A Texas trial to determine whether the National Rifle Association should be allowed to seek bankruptcy kicked off Monday — with New York prosecutors slamming the financial move as a “masterclass in bad faith,”
The gun-rights group filed for Chapter 11 bankruptcy in January as it was waging a bitter legal battle with New York Attorney General Letitia James’ office — which sued to break up the NRA over claims that top execs were misusing funds to fund live lavish lifestyles replete with exotic trips, private jet flights and expensive meals.
But the AG’s office doesn’t buy that the organization is financially struggling, Assistant AG Monica Connell said during opening statements held by video in Texas federal Bankruptcy court Monday.

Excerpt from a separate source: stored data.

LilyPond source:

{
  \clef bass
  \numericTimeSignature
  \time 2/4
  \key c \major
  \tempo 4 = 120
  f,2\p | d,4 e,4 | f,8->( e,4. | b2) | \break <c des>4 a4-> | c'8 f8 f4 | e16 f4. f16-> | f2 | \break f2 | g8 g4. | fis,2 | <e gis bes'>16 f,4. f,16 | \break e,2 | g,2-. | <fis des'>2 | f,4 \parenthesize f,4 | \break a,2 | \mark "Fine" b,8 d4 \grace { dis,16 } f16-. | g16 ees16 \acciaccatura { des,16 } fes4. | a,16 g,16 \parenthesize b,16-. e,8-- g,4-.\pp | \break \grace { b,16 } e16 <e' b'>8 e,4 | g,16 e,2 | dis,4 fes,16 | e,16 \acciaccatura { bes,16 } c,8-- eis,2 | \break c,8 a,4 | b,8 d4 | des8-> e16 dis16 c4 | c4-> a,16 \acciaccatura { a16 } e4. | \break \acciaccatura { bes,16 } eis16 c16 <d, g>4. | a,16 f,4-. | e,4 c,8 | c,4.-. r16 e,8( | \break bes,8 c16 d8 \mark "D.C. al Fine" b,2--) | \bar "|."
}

NRA CEO Wayne LaPierre’s announcement that he was moving the group from New York to Texas and filing for bankruptcy protection, is a “masterclass in bad faith and dishonest conduct,” Connell said according to a report by Law & Crime.
At the time of the bankruptcy filing, the pro-gun organization claimed on its website that it was “in its strongest financial condition in years.”
“By the NRA’s own words, it is not only solvent but financially strong,” Connell said, according to the report.
The NRA brought the case in Texas on the grounds that one of its companies, Sea Girt, LLC, was based there. But James claims that is just a shell company that the NRA opened up three months prior so it could make the legal maneuver there, the outlet reported.
NRA lawyer Greg Garman countered that the AG’s suit was politically motivated — a claim echoed in the NRAs August countersuit against James — and that she was gunning for the group on her campaign trail when she referred to it as a “terrorist organization,” Law & Crime reported.
Garman also defended LaPierre’s private flights as essential for his safety, according to the news site.
The AG’s office was joined by former public relations firm Ackerman McQueen in its motion to dismiss the bankruptcy case.
Ackerman lawyer Brian Mason said that the NRA was attempting to “game” the bankruptcy process, adding that its one-time former client had changed and is now fraught with “fraud, dishonestly, misconduct and gross mismanagement,” Law & Crime reported.
“We look forward to making our case in court, and finally shining a light on the NRA’s actions. No organization, including the NRA, should be able to avoid accountability simply by declaring bankruptcy,” James’ said in a statement ahead of opening remarks Monday morning.
The AG’s suit from August accused LaPierre and other NRA honchos of flouting non-profit laws and siphoning NRA funds for personal use.
Connell on Monday alleged to the judge that donor funds even went to LaPierre’s wife’s “glam squad,” according to the report.
The trial is expected to last for six days, according to the Wall Street Journal.